A tale atto seguiva relativi decreto di occupazione anticipata d’urgenza prot. n. 4758/RM2009 e provvedimento di occupazione di urgenza preordinata all'espropriazione prot. 5113/RM2009, entrambi notificati all’interessata il 2 aprile 2009.

Avverso tali atti la G.s.r.l. proponeva relativo ricorso a questo Tribunale, iscritto al n.r.g. 3071/2009, che veniva inizialmente sospeso in relazione alla pendenza, dinanzi al giudice ordinario, di un giudizio avente carattere pregiudiziale inerente la proprietà delle relative aree, successivamente riassunto della società ricorrente in relazione alla sentenza della Corte di Cassazione n. 22659/2015 (declaratoria dell’acquisto per usucapione dell’area oggetto del procedimento ablativo in suo favore) ed infine dichiarato improcedibile per sopravvenuto difetto di interesse “atteso che gli atti impugnati hanno perso efficacia a seguito della mancata adozione del provvedimento finale di esproprio” (in tal senso, la sentenza della Sezione I di questo Tribunale n. 2833/2017).

La F. s.r.l. (di seguito anche semplicemente “F.”) - successore a titolo particolare della G. s.r.l., giusto contratto di “cessione di diritti di causa per usucapione di terreno” stipulato tra le parti il 10 dicembre 2014 (in atti) - agisce affinchè Roma Capitale e/o la Presidenza del Consiglio dei Ministri vengano condannate alla restituzione dell’area libera da persone nonché al ristoro del pregiudizio conseguentemente subito per effetto dell’illegittima compressione del relativo diritto dominicale e della fruibilità dell’area medesima, sul presupposto che sia ravvisabile quantomeno una colpa non scusabile degli enti procedenti in relazione all’aver essi avviato la procedura ablativa senza giungere al completamento della medesima e successivamente omesso di procedere alla restituzione dell’area allo spirare del termine quinquennale di efficacia delle declaratoria di pubblica utilità.

**Esercizio assegnato A**
Secondo l'estratto, in che data sono stati notificati all'interessata i due provvedimenti di occupazione d'urgenza?
**Esercizio assegnato B**
Ripeti dall'estratto tutto quello che va da "Avverso tali atti" giù fino a "Tribunale n. 2833/2017).".

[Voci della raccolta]
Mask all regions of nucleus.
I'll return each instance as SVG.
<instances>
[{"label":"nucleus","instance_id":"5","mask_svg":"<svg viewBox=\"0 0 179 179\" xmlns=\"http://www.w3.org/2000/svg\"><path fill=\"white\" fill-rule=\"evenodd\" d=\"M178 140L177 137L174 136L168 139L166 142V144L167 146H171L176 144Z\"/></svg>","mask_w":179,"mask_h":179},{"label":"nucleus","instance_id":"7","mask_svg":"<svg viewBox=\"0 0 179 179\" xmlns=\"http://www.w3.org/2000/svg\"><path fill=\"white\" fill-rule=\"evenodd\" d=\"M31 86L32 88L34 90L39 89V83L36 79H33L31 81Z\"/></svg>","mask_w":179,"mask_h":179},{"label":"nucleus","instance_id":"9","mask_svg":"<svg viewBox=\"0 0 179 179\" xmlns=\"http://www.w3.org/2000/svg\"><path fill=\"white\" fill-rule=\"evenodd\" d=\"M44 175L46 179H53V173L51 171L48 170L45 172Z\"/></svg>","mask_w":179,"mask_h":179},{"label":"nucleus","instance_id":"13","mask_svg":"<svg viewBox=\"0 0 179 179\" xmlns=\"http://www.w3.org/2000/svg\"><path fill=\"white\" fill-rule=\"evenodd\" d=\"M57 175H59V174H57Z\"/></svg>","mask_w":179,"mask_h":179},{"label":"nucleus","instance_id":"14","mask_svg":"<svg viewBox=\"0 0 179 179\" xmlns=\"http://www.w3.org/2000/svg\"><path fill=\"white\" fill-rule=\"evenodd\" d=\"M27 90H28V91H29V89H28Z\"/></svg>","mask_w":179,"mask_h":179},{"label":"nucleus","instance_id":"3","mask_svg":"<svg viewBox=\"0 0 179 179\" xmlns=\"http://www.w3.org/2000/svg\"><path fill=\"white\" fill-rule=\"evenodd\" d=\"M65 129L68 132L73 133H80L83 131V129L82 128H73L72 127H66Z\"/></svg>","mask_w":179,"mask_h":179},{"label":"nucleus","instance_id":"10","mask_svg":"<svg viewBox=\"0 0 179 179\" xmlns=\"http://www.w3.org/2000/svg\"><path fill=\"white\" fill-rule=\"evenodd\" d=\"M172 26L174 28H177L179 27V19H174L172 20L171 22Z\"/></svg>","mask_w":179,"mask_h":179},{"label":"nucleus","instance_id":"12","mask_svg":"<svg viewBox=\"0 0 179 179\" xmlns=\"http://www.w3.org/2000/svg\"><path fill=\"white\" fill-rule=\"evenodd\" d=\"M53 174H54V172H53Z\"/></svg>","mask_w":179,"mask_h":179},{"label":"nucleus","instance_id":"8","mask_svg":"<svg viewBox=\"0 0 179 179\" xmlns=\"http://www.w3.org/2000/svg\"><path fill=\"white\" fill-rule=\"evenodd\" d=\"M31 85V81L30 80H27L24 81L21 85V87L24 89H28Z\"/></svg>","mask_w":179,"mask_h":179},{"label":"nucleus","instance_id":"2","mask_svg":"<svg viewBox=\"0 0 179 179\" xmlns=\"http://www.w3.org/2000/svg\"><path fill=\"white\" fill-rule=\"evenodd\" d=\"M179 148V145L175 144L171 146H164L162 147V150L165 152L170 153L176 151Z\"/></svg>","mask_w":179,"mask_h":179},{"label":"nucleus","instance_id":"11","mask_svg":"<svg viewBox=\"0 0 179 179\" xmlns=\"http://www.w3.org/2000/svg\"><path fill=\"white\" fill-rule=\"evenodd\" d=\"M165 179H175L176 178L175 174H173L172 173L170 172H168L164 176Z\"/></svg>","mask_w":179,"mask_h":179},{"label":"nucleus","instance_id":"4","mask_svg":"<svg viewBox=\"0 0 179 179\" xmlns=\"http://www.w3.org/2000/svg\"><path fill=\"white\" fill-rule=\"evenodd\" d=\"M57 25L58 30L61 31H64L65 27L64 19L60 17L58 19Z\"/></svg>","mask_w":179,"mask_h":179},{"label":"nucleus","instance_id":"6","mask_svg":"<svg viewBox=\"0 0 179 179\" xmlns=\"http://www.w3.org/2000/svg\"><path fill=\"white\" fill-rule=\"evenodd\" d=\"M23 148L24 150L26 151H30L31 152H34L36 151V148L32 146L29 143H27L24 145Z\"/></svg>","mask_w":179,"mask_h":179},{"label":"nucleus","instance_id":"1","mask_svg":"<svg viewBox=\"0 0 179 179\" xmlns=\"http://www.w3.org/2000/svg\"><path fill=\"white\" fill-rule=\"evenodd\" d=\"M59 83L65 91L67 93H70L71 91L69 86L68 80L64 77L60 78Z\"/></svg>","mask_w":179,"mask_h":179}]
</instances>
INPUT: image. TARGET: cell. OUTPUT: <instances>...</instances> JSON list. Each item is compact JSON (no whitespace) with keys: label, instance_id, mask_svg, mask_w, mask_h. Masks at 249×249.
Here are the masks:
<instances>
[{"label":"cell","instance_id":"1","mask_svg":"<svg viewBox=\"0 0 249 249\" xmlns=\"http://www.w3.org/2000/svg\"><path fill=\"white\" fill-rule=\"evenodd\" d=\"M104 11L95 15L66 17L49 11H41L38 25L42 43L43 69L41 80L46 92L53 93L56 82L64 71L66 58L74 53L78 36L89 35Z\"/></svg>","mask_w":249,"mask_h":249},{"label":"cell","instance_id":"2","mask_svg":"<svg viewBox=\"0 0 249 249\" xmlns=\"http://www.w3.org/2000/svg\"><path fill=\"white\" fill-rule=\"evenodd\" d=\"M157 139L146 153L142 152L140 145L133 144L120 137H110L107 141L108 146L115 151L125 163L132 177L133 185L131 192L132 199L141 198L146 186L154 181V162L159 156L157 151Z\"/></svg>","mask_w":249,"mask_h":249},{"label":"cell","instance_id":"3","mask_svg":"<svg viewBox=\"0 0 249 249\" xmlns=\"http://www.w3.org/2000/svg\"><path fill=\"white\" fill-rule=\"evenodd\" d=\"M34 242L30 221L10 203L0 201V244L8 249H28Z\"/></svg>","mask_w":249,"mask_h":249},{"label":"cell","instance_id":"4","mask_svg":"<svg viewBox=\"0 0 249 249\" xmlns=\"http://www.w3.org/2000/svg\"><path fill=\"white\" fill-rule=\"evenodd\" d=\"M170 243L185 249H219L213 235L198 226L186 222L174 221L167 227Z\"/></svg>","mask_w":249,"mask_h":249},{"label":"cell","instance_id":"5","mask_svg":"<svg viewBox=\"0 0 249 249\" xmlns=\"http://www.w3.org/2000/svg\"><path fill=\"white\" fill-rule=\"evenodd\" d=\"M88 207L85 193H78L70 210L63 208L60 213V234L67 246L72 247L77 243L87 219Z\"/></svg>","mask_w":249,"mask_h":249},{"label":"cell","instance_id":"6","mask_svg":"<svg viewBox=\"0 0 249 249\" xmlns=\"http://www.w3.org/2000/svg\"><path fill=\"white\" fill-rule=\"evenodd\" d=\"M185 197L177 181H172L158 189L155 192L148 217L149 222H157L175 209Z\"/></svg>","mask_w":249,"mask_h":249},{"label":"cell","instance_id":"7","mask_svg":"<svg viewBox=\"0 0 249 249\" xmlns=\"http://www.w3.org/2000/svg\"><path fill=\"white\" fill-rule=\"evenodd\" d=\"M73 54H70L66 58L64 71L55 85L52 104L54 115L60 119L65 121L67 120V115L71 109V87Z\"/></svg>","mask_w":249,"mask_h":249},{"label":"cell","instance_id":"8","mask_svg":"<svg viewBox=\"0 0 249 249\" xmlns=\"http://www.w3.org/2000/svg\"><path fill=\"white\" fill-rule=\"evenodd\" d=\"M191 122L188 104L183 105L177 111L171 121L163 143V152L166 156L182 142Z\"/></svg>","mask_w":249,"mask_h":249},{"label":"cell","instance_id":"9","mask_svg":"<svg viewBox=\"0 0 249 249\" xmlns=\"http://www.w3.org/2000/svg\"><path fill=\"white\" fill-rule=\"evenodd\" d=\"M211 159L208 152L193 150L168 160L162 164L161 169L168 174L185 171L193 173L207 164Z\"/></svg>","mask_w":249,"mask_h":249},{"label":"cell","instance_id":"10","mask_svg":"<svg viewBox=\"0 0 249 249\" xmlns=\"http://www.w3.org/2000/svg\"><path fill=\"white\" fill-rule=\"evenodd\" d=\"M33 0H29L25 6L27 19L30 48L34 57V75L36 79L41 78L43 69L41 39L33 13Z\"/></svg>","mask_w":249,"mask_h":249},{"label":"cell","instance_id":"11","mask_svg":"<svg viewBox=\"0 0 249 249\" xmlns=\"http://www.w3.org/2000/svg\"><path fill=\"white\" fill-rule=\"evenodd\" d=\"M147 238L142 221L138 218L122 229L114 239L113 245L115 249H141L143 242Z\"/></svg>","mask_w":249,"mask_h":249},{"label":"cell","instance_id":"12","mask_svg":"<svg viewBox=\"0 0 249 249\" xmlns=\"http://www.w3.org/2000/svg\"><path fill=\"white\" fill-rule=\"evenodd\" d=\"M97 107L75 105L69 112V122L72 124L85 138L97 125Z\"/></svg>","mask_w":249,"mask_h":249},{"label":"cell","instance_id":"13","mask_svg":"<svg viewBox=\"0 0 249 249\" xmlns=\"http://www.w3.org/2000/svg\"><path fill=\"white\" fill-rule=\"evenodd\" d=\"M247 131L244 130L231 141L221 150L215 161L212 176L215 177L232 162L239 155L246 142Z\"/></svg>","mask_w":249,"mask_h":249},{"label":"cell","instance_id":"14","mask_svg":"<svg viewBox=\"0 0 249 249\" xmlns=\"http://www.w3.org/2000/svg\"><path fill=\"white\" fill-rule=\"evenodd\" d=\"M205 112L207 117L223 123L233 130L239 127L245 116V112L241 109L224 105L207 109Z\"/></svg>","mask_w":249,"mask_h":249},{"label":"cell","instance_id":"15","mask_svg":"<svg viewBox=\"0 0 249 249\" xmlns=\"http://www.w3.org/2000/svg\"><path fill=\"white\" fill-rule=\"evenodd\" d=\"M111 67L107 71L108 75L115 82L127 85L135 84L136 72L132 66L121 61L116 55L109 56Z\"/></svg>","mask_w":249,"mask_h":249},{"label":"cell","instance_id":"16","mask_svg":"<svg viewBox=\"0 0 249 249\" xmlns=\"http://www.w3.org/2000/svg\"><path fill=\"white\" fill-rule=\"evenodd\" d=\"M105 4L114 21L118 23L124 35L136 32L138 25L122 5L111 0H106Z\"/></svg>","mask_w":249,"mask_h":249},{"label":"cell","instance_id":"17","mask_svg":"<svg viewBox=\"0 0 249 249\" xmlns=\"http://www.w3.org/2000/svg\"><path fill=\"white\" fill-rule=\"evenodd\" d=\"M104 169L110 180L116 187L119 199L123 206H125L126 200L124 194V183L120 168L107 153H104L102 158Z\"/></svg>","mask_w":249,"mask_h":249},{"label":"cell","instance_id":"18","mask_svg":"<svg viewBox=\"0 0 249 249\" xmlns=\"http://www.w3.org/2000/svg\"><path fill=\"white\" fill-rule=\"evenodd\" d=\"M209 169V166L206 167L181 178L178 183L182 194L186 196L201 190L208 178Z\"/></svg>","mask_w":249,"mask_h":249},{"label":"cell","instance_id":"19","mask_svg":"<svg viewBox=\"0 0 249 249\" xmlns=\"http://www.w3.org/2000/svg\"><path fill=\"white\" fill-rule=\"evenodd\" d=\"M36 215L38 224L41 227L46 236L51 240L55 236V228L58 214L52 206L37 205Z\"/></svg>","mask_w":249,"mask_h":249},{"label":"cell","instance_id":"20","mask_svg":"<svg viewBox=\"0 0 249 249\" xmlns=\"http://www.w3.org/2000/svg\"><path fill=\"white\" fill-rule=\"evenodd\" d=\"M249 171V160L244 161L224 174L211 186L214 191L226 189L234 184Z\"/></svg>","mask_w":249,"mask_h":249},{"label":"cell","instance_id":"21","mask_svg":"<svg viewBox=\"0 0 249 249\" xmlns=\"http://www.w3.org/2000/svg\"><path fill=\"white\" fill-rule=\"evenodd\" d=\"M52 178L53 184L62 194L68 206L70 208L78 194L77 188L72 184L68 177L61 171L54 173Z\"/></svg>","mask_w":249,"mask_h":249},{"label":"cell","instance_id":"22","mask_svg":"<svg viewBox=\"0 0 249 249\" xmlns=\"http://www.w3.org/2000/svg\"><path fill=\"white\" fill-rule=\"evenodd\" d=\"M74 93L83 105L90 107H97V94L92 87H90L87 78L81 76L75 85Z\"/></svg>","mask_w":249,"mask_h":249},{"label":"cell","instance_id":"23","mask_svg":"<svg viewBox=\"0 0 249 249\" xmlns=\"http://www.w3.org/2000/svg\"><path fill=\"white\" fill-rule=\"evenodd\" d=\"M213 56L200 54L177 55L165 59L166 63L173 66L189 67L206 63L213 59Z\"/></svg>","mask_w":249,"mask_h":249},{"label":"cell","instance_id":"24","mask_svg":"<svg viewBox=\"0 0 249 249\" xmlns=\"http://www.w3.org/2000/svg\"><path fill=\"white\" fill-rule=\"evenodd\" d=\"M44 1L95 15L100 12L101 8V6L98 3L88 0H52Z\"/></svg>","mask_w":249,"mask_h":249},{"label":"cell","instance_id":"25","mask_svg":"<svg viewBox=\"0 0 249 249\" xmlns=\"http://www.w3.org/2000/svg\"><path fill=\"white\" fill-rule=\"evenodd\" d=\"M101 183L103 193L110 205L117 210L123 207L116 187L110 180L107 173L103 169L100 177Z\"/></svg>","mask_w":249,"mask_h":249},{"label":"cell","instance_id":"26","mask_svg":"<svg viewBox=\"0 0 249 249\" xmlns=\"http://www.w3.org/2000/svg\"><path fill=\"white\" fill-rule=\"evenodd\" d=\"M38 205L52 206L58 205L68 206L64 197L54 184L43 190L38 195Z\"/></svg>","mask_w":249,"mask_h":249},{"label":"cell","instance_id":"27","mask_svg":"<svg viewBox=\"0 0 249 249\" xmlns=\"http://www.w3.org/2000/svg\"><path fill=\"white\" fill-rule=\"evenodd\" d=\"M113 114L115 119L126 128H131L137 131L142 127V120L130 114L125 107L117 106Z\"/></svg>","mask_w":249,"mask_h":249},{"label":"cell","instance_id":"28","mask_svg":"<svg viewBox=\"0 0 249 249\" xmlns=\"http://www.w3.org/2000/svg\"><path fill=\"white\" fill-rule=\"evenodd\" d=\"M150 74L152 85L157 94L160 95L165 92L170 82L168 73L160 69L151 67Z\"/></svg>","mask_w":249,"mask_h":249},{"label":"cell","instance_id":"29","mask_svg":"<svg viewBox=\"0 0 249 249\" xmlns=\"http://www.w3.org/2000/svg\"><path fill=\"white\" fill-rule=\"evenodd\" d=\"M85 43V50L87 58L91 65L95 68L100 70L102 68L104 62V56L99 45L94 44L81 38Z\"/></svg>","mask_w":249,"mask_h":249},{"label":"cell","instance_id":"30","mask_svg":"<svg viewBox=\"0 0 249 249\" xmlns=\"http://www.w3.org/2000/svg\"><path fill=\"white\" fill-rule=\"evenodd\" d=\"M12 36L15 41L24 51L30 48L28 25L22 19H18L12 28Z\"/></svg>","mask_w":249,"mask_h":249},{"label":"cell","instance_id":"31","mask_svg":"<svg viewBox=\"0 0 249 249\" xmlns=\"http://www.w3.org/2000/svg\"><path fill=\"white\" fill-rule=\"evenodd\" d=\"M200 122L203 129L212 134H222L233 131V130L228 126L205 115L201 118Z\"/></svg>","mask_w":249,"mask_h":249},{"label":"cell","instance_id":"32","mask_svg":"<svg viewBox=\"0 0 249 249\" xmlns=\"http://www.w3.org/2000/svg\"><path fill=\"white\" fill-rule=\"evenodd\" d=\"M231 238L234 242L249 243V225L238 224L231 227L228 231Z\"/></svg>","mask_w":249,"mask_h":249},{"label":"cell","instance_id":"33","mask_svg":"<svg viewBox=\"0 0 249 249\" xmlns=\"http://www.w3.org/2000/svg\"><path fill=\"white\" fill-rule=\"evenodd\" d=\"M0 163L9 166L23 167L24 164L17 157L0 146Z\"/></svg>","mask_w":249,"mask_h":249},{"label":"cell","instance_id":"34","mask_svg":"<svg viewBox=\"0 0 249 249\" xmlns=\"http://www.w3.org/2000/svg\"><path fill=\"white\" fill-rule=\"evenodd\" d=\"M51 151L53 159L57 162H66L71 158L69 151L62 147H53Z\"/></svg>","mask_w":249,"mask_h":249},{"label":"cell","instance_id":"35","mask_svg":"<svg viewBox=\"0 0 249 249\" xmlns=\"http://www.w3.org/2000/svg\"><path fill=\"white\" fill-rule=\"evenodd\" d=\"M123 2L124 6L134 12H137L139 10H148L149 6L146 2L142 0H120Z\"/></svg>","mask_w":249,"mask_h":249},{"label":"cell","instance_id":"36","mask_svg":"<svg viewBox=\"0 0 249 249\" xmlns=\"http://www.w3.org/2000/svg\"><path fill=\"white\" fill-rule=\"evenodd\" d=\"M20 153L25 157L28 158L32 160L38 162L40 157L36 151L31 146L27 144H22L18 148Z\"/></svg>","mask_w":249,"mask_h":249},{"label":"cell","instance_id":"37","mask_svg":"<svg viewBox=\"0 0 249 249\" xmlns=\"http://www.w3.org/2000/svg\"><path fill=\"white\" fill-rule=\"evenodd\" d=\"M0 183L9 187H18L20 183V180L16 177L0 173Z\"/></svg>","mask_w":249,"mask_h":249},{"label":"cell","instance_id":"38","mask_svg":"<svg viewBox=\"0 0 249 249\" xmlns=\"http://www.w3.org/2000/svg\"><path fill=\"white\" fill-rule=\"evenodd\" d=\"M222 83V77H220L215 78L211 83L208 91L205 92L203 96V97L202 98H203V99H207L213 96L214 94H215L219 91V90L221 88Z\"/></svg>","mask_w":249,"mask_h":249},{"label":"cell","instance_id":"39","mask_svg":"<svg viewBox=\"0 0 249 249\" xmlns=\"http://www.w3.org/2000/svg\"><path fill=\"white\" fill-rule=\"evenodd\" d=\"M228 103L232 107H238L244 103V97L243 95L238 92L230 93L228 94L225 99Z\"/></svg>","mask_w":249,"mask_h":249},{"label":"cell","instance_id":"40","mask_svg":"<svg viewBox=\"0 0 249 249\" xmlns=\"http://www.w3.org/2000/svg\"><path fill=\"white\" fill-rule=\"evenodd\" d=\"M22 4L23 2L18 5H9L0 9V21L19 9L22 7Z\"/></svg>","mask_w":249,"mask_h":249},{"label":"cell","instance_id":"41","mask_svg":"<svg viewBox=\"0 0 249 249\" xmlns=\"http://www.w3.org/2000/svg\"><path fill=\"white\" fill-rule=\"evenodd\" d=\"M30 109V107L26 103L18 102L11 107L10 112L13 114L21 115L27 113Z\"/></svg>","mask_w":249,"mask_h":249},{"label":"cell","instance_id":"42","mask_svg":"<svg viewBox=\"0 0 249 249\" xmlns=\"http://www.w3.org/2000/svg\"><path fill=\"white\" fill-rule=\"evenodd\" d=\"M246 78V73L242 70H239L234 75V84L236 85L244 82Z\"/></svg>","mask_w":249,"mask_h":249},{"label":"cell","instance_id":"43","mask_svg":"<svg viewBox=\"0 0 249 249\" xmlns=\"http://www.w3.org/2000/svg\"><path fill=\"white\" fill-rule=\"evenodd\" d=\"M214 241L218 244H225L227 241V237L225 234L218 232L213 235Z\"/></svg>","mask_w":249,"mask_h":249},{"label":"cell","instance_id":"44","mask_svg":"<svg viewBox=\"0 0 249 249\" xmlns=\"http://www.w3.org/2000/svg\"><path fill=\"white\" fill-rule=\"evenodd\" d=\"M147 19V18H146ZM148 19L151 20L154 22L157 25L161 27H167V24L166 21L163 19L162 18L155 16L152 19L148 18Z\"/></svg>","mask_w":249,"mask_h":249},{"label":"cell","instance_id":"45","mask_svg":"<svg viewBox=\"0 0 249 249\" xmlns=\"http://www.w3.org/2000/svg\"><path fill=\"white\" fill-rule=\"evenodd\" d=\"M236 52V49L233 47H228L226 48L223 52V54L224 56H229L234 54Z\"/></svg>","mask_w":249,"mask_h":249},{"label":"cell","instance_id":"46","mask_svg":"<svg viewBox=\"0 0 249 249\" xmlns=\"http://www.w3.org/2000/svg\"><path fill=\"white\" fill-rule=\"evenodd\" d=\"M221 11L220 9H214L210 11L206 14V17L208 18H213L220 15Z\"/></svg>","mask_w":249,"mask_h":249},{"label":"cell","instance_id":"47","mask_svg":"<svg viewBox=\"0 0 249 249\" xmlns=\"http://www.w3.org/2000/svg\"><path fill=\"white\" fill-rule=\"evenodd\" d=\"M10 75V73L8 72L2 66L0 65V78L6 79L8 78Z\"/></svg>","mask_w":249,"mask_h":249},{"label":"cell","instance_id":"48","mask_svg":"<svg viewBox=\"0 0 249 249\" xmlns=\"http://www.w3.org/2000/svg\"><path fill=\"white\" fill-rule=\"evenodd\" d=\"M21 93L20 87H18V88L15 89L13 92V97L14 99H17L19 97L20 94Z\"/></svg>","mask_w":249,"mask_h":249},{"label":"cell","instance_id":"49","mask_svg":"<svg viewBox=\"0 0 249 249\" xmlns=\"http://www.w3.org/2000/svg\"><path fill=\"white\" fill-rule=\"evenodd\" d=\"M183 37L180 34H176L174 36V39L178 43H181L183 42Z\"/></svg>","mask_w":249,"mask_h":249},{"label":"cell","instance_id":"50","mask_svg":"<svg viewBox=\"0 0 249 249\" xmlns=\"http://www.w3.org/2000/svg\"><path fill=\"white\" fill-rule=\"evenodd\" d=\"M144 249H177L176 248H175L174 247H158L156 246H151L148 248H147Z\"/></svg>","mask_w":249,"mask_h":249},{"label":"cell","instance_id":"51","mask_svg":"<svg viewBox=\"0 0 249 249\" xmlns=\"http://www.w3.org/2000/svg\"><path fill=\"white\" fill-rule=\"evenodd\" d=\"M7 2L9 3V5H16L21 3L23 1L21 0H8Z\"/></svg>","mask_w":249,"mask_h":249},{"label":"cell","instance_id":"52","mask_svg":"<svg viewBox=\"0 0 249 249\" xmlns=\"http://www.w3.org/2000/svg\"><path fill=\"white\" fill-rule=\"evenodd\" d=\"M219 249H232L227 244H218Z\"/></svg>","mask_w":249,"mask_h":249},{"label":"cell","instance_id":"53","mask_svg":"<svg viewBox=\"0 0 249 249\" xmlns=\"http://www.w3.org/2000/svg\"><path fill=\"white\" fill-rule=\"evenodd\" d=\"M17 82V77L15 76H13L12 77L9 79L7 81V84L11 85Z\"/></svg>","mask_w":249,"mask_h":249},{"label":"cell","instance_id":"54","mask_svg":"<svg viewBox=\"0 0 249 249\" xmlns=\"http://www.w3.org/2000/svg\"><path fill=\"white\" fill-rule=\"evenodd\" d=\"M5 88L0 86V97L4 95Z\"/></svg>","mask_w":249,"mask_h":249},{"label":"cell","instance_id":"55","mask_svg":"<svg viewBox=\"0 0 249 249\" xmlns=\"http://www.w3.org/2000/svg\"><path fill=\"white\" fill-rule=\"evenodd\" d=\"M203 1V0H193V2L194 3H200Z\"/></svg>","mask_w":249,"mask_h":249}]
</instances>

**Risposta al compito A**
Il 2 aprile 2009.

**Risposta al compito B**
Avverso tali atti la G.s.r.l. proponeva relativo ricorso a questo Tribunale, iscritto al n.r.g. 3071/2009, che veniva inizialmente sospeso in relazione alla pendenza, dinanzi al giudice ordinario, di un giudizio avente carattere pregiudiziale inerente la proprietà delle relative aree, successivamente riassunto della società ricorrente in relazione alla sentenza della Corte di Cassazione n. 22659/2015 (declaratoria dell’acquisto per usucapione dell’area oggetto del procedimento ablativo in suo favore) ed infine dichiarato improcedibile per sopravvenuto difetto di interesse “atteso che gli atti impugnati hanno perso efficacia a seguito della mancata adozione del provvedimento finale di esproprio” (in tal senso, la sentenza della Sezione I di questo Tribunale n. 2833/2017).